Following last year's elections, the U.S. economy started to look more like a hare than a turtle. Hopes on fiscal stimulus and regulatory reforms raising growth potential were running high. U.S. households have regained a solid financial footing and remain confident, despite sluggish growth in real incomes. Even at recent modest levels, job creation remains above what's needed to keep up with trend demographics. With full employment slowly but steadily approaching, we expect labor costs to increase. Business investments have revived and financial conditions are generally supportive.
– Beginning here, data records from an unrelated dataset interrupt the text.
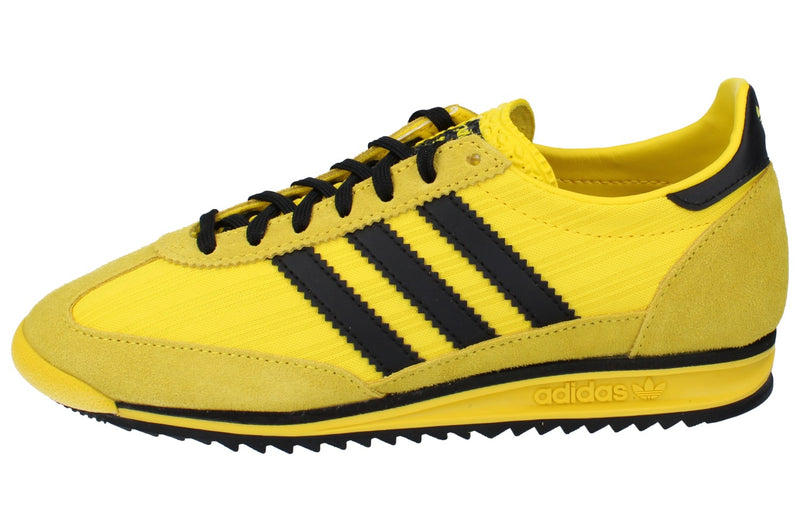 Adidas Originals Sl 72 Og Womens Trainers  JQ8316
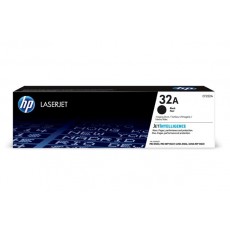 HP 32A 검정 드럼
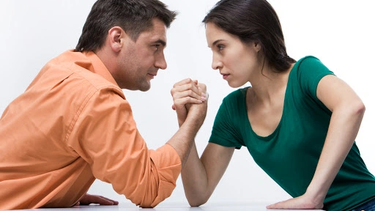 En mi casa mando yo: ¿quién manda realmente en tu hogar?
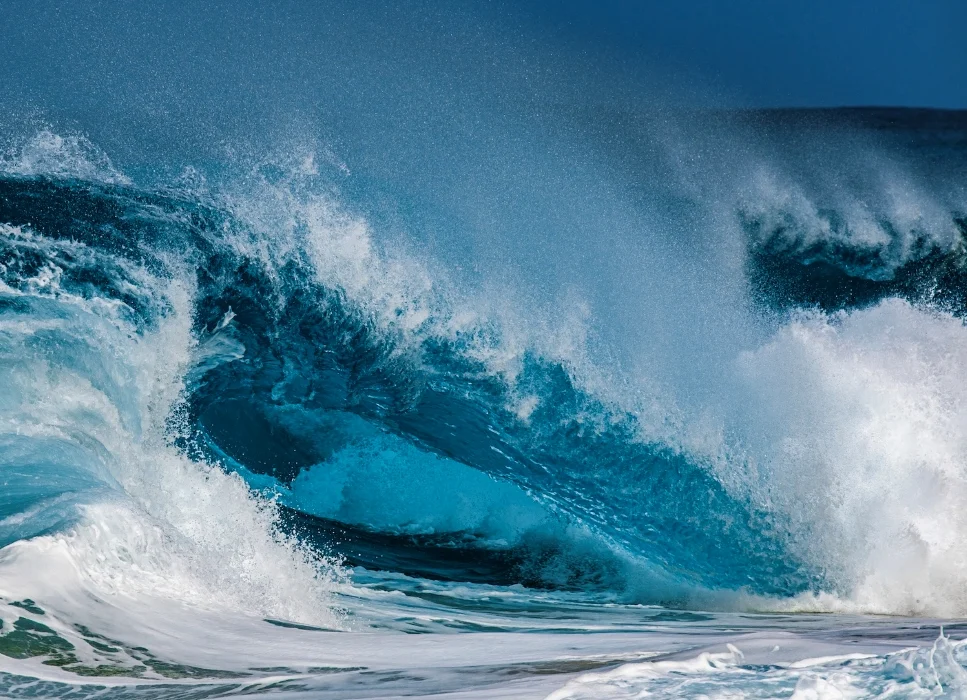 sasha wave - Arredamento marinaresco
Alas, this particular hare has proven fickle, if progress is judged by the wild swings in consensus growth forecasts. Having been skeptical on the progress on various bits of Trump's agenda, notably cuts in corporate taxes, we would now point out that Congress might yet exceed diminished expectations. In our base case, we are taking down our U.S. growth forecasts a shade, to 2.1% for 2017 and 2.3% in 2018. However, U.S. political uncertainties are unusually high. Protectionist measures could bring new headaches.
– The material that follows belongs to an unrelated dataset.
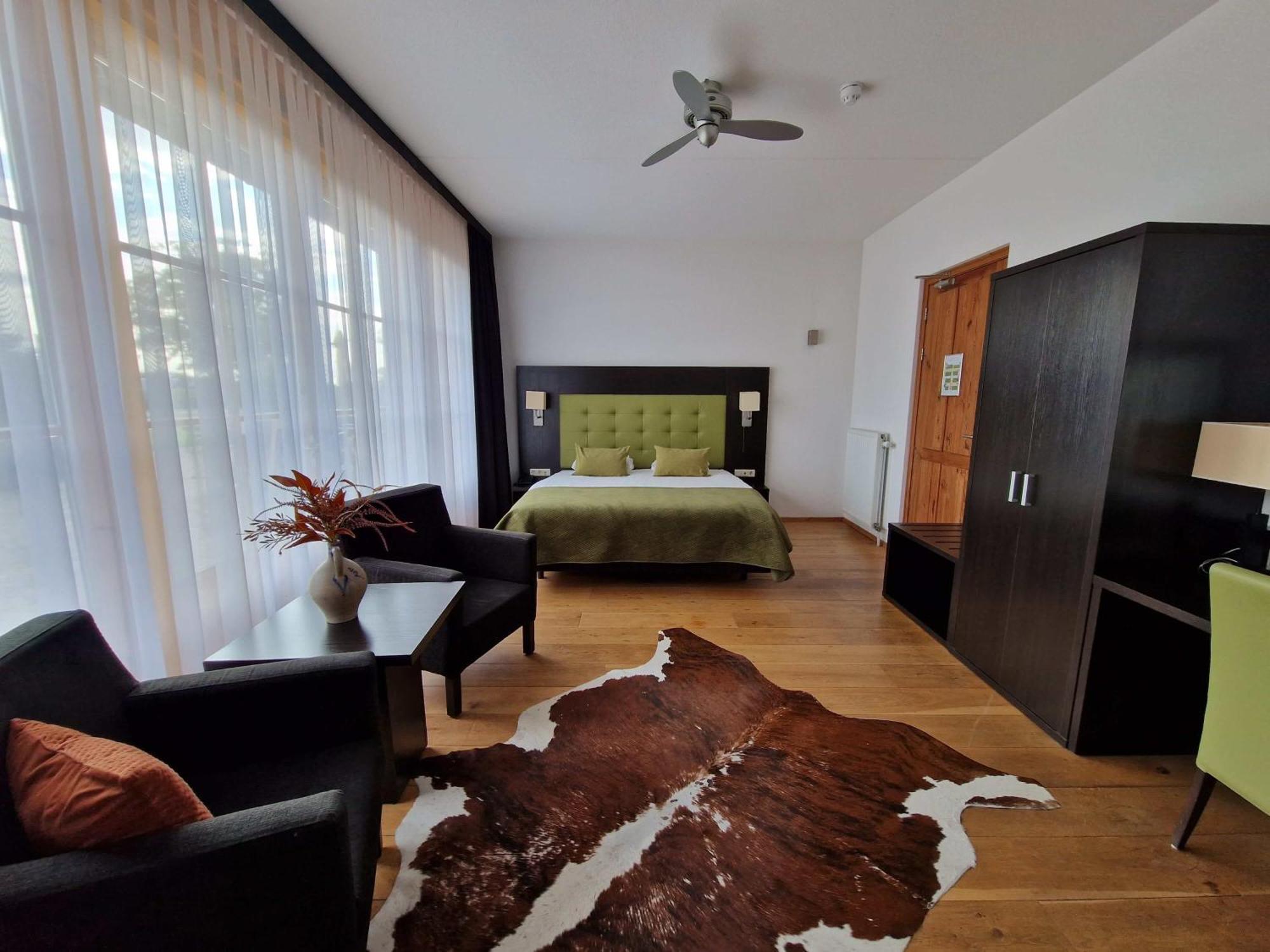 Hotel Inn Salland Raalte Bagian luar foto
As for the rest of the world, some might see the UK as a lemming rushing into unchartered territory. Making sense of this would require a separate fable. Meanwhile, the Japanese growth outlook continues to improve. Domestically, Japanese consumers remain critical. Encouragingly, the labor market looks very tight. Japan is also benefiting from higher demand for its exports. One reason is that emerging markets are stabilizing and have generally seen a pick-up in productivity growth. This appears partly due to recent structural reforms in many places, including South Korea and India. The outlook remains murky in Brazil but Russia is experiencing a modest recovery.

And then, there is China, of course, where the latest data has been mixed. Still, the Chinese dragon now appears to be gliding into a new stable flight path, after three years of losing altitude. We expect growth of about 6.5% in 2017 and 6.3% in 2018. Familiar challenges remain; there are plenty of things that could make the dragon sneeze. Right now, though, the U.S. looks a more likely source of volatility than Beijing. The next few rounds in the never-ending race between the U.S. hare and the European turtle look more open than usual. This key verdict underpins much of our 12-month outlook, including our currency forecast.

Eurozone unemployment remains quite high

The UK and the U.S. are already close to full employment. By contrast, the Eurozone could still create plenty of jobs, without triggering inflation.

Source: Bloomberg Finance L.P.; as of 6/21/17

Eurozone inflation remains subdued

Eurozone inflation remains well below the ECB target of close to 2%. Thanks to loose monetary policies, deflation appears to have been defeated.